Dr Donny Suh: Finding purpose and passion for ophthalmology

Donny W. Suh, MD, finds his love for practicing pediatric ophthalmology grows stronger with each passing year. He offers two tips to fellow physicians and his residents and fellows for managing the stressors of daily practice and for getting a good night’s sleep. He also shares his journey in a book called “Catching A Star,” with all proceeds going to a medical mission program.

Video transcript

Note: This transcript has been lightly edited for clarity.

Donny Suh, MD: Hi, my name is Donny Suh. I'm a pediatric ophthalmologist and strabismologist. I'm a Professor and Chief of our section at the University of California, Irvine, at Gavin Herbert Eye Institute.

What are the things that I wish I had known when I started this field. I started practicing 22 years ago, back in 2000. I really did not know what I was getting myself into when I went into ophthalmology. I'm going to just say that I feel extremely fortunate because my field of pediatric ophthalmology... I learned that I love my field more and more as I practice longer. I feel extremely fortunate. I did not know how much I was going to like my field. I love my field more now than 22 years ago. I feel very blessed.

What are the things that keep me up at night? I'm going to say that when I first started... I am taking care of someone's most precious child. So I would constantly worry about, like, what happens if the surgery did not go well. Or what happens if the child develops infection. And sometimes, after surgery, I have no control over what the child does. For example, rubbing their eyes, getting punched, and fighting with their siblings right after surgery. So these things can lead to blindness. There're two things that actually helped me tremendously to help me to go to sleep. And this is what I tell my residents and fellows.
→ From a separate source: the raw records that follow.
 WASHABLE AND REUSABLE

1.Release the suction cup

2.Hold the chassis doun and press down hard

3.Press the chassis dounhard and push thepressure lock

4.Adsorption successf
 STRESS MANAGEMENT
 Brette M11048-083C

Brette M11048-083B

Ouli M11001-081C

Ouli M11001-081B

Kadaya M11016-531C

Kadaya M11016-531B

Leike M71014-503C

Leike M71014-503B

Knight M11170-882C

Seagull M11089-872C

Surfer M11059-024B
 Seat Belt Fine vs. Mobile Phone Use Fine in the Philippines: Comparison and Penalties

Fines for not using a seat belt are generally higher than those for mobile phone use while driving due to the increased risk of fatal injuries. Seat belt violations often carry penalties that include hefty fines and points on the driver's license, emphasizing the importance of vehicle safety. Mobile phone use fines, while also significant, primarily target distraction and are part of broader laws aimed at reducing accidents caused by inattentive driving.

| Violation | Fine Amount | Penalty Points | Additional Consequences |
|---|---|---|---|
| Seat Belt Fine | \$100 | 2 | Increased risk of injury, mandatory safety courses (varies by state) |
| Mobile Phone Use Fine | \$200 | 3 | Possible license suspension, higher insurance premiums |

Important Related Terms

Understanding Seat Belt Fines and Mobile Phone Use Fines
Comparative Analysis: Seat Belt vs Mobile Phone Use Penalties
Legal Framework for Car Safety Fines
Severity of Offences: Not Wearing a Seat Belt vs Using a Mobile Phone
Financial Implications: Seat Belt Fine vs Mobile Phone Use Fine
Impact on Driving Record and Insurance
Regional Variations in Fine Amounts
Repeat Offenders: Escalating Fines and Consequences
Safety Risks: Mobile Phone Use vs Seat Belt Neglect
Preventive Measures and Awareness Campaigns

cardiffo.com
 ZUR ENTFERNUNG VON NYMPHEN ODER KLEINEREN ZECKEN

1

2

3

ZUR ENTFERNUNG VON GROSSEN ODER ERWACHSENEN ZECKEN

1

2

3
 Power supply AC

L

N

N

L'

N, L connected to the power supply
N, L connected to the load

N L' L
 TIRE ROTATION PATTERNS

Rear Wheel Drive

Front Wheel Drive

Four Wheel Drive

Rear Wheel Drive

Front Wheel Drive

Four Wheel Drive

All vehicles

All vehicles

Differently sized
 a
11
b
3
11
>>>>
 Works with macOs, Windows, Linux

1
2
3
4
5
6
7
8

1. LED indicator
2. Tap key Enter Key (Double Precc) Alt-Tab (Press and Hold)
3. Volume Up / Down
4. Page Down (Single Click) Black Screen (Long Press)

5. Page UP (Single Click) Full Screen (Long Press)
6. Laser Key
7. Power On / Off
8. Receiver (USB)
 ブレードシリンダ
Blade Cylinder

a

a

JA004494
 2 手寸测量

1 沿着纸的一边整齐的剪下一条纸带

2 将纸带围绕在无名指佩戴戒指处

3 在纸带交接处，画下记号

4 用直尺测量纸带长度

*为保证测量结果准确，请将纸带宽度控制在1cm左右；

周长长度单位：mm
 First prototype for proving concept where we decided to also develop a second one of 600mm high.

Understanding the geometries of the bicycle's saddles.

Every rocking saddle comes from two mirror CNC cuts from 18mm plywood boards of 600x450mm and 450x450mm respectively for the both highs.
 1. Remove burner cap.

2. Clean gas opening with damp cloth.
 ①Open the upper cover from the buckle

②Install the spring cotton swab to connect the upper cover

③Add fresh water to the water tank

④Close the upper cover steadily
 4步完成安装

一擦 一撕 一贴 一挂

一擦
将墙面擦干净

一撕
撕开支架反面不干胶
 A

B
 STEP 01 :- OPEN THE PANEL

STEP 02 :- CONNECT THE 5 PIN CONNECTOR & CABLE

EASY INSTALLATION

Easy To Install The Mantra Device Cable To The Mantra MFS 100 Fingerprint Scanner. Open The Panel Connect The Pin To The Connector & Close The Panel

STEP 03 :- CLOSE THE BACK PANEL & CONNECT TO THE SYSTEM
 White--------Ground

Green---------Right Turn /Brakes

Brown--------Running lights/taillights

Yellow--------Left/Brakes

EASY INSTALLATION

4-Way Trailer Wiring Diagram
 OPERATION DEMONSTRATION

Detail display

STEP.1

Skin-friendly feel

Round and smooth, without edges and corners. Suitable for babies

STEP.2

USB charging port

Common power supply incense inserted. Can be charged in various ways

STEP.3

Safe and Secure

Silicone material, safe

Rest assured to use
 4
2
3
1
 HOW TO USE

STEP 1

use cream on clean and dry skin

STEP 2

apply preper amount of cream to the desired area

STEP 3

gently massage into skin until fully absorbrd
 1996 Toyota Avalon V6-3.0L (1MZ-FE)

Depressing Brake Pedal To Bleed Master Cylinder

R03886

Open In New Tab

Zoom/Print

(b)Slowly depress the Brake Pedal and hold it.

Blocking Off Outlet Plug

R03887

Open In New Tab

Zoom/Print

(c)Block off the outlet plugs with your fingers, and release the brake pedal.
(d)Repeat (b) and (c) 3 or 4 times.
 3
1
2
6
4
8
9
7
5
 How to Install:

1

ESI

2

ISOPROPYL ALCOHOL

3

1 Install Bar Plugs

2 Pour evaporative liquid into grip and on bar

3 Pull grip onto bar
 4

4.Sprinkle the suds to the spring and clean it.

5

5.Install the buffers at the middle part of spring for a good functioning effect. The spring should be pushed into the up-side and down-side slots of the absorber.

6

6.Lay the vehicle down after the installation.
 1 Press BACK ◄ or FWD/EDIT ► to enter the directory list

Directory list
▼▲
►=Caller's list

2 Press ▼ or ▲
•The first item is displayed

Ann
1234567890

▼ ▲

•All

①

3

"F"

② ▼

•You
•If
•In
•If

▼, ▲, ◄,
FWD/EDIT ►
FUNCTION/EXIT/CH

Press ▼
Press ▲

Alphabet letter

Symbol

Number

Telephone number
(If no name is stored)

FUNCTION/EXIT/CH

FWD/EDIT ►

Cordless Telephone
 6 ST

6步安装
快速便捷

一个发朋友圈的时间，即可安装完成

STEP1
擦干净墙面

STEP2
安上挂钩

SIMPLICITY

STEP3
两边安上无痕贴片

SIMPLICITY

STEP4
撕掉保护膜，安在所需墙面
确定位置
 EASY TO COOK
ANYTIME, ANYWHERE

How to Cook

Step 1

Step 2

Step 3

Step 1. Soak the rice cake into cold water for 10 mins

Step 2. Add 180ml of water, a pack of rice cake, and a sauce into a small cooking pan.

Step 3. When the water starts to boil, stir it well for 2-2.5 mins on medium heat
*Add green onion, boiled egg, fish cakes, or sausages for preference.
Number one, I always myself this question. Did you try your best? Number one. And if the answer is 'yes,' then I go to the second question. Did you try your very, very best in terms of trying to help people?

If the answer is 'yes' to both questions, then I just go to sleep. Because there are things that I can control and there are things that I cannot control. So only try to control the things that I have control over. That actually helped me tremendously and helped me to enjoy my field even more. I'm going to tell you, there are a lot of things that I wish I had known when I was younger. I actually wrote a book.

It's about finding purpose as a physician, and it's called 'Catching A Star.' It's under my name. It's available in all bookstores [and] on Amazon. All proceeds go to a medical mission program. It's called 'Catching A Star.' It helped me to find my purpose in my profession. I hope you find your purpose as well. Thank you.